▸ **ACTION ITEM**: Copy the lines from the line containing "九游娱乐最好的修仙手游排行榜TOP1010款好玩的修真修仙手游排行榜(图5)" through the line containing "水着シロコえろ漫画 page 3 full", including both of those lines. Leave the pictures out of your answer.

▸ **EXERCISE DATA**:
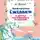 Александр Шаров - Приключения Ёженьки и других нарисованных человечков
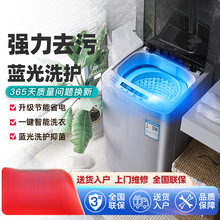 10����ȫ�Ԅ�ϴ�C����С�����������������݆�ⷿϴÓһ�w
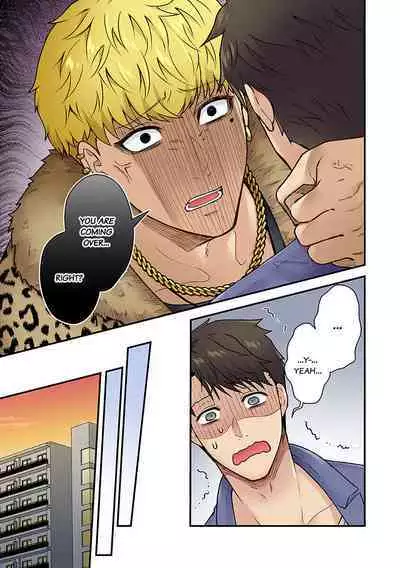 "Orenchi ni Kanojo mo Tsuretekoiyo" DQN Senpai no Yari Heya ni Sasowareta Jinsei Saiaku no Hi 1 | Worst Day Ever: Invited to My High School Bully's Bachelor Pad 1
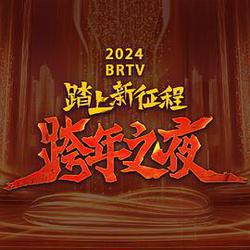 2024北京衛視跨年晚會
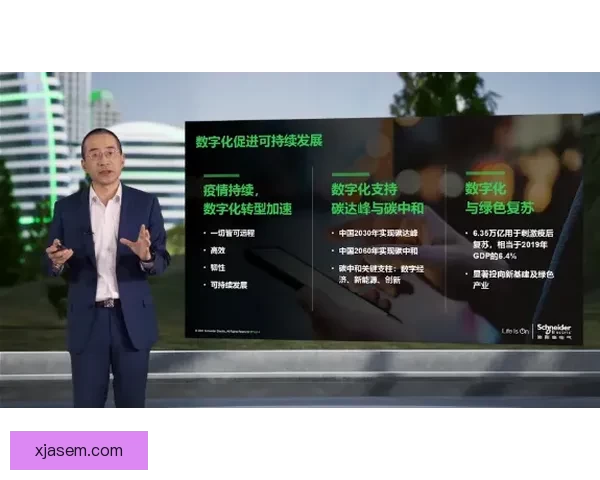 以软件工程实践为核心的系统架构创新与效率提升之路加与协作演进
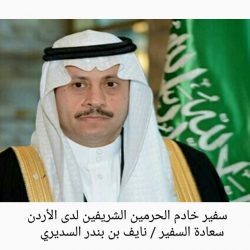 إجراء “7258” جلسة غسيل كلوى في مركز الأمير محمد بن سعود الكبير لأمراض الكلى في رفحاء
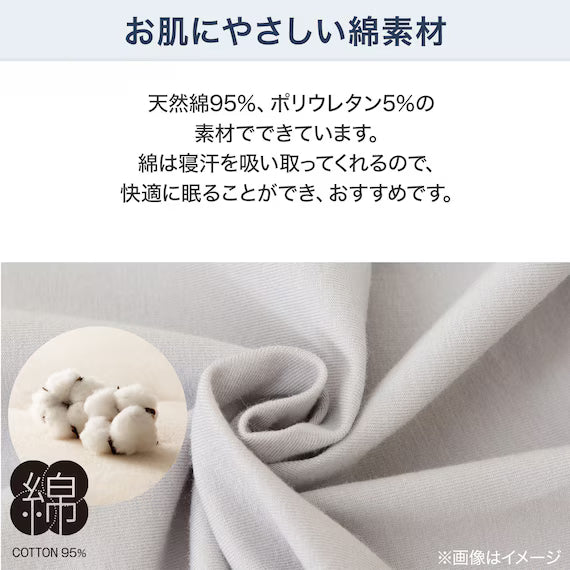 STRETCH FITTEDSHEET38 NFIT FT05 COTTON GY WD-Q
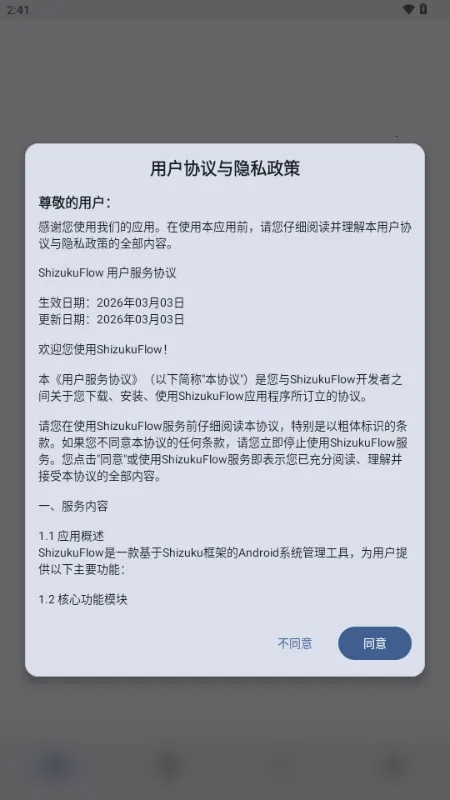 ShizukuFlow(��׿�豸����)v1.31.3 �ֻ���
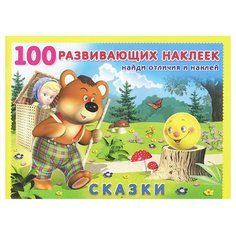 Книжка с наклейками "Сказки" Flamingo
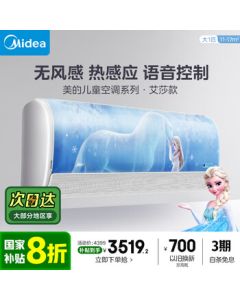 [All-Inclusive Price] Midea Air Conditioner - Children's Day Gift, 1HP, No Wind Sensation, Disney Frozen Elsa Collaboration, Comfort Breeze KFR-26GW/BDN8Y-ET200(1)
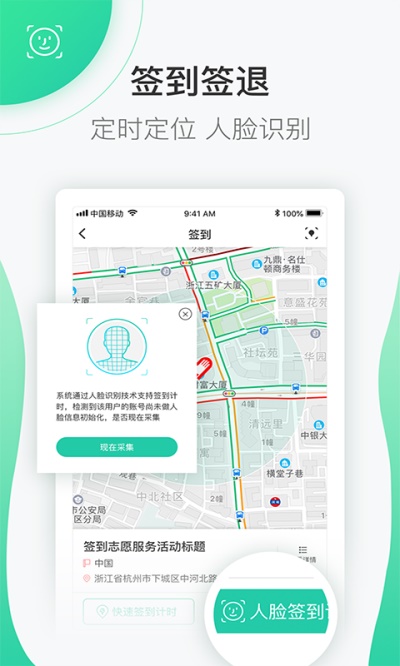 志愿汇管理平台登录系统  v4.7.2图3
* * *
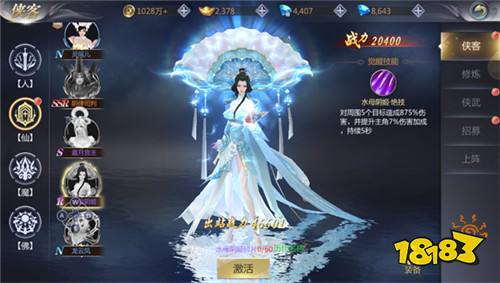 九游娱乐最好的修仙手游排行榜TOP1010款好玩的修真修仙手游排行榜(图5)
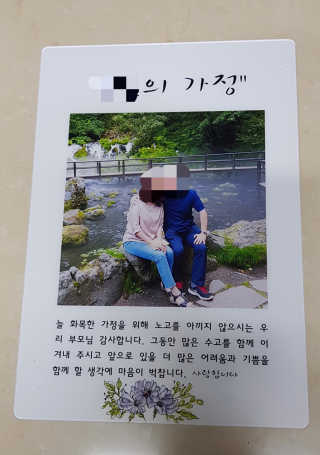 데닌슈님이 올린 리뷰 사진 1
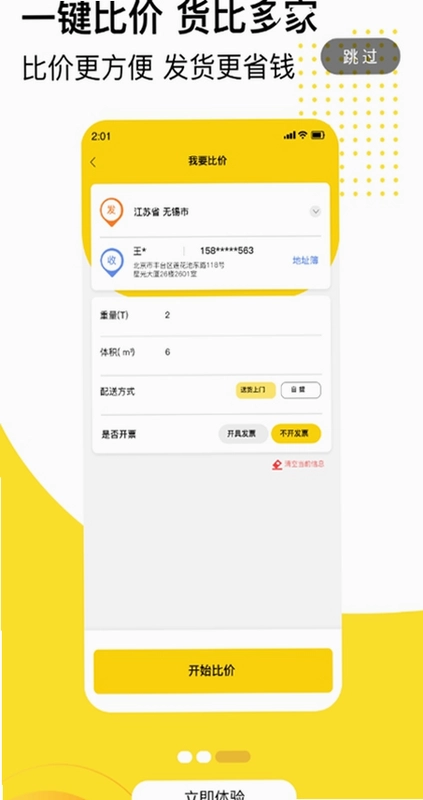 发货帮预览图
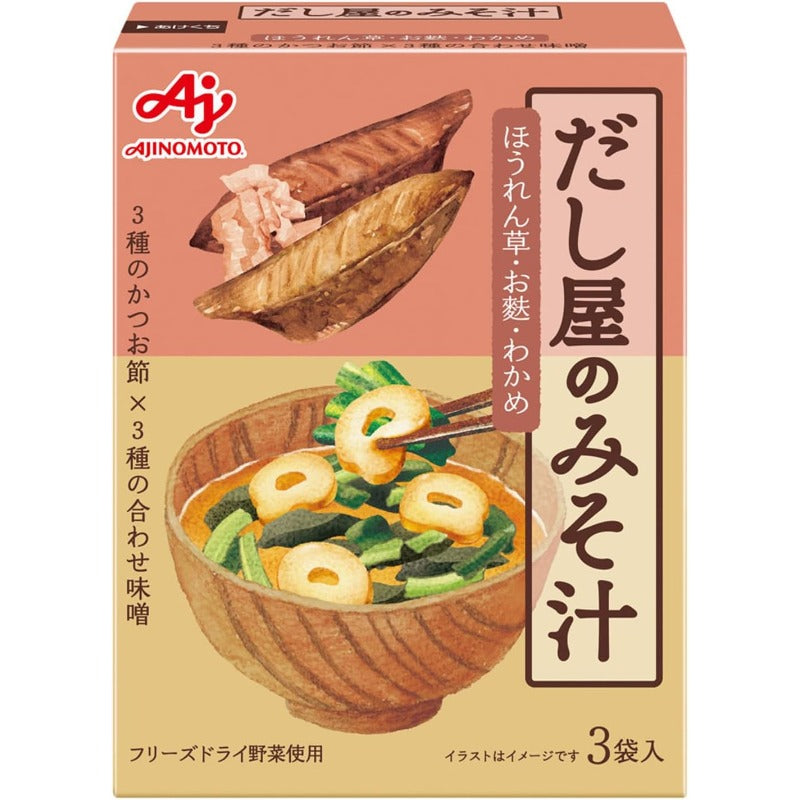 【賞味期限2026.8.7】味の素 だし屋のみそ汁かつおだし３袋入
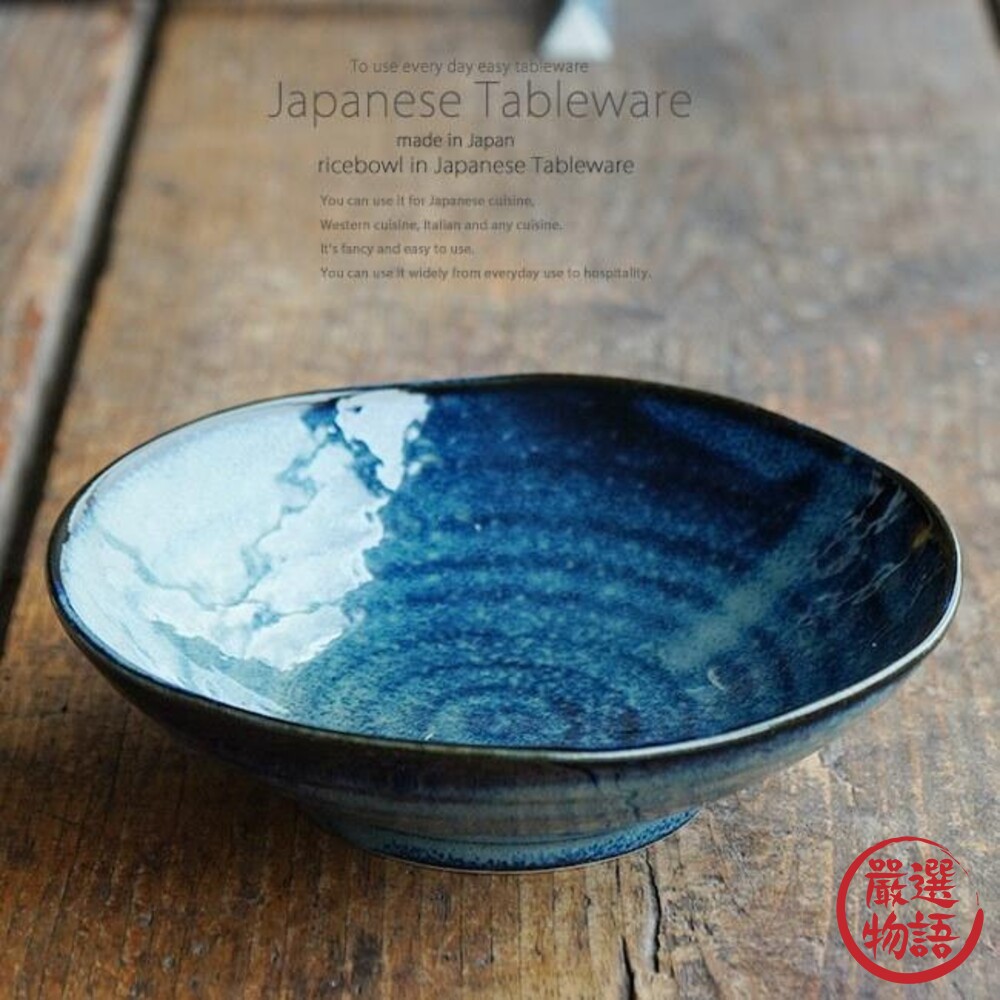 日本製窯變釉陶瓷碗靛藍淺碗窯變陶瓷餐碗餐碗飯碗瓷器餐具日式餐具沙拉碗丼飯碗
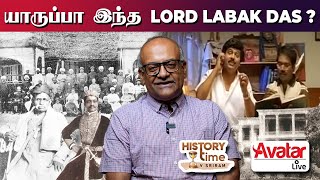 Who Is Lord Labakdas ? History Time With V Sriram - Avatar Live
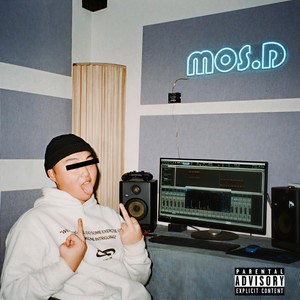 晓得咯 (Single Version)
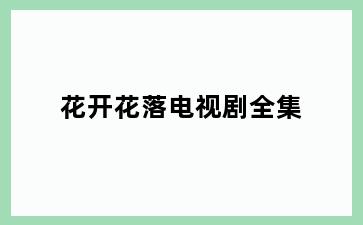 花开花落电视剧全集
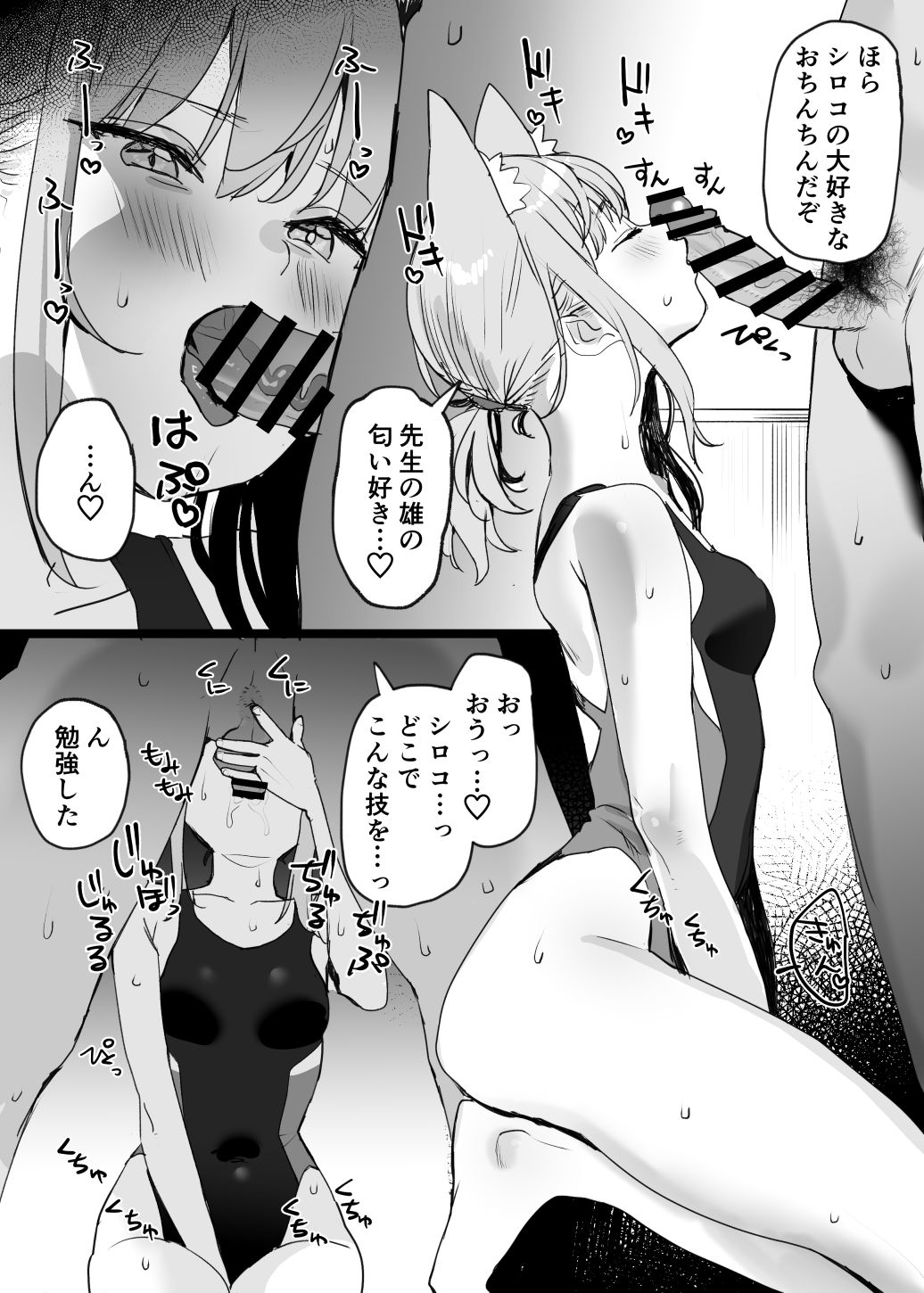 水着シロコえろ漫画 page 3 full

▸ **OUTPUT**:
 九游娱乐最好的修仙手游排行榜TOP1010款好玩的修真修仙手游排行榜(图5)
 데닌슈님이 올린 리뷰 사진 1
 发货帮预览图
 【賞味期限2026.8.7】味の素 だし屋のみそ汁かつおだし３袋入
 日本製窯變釉陶瓷碗靛藍淺碗窯變陶瓷餐碗餐碗飯碗瓷器餐具日式餐具沙拉碗丼飯碗
 Who Is Lord Labakdas ? History Time With V Sriram - Avatar Live
 晓得咯 (Single Version)
 花开花落电视剧全集
 水着シロコえろ漫画 page 3 full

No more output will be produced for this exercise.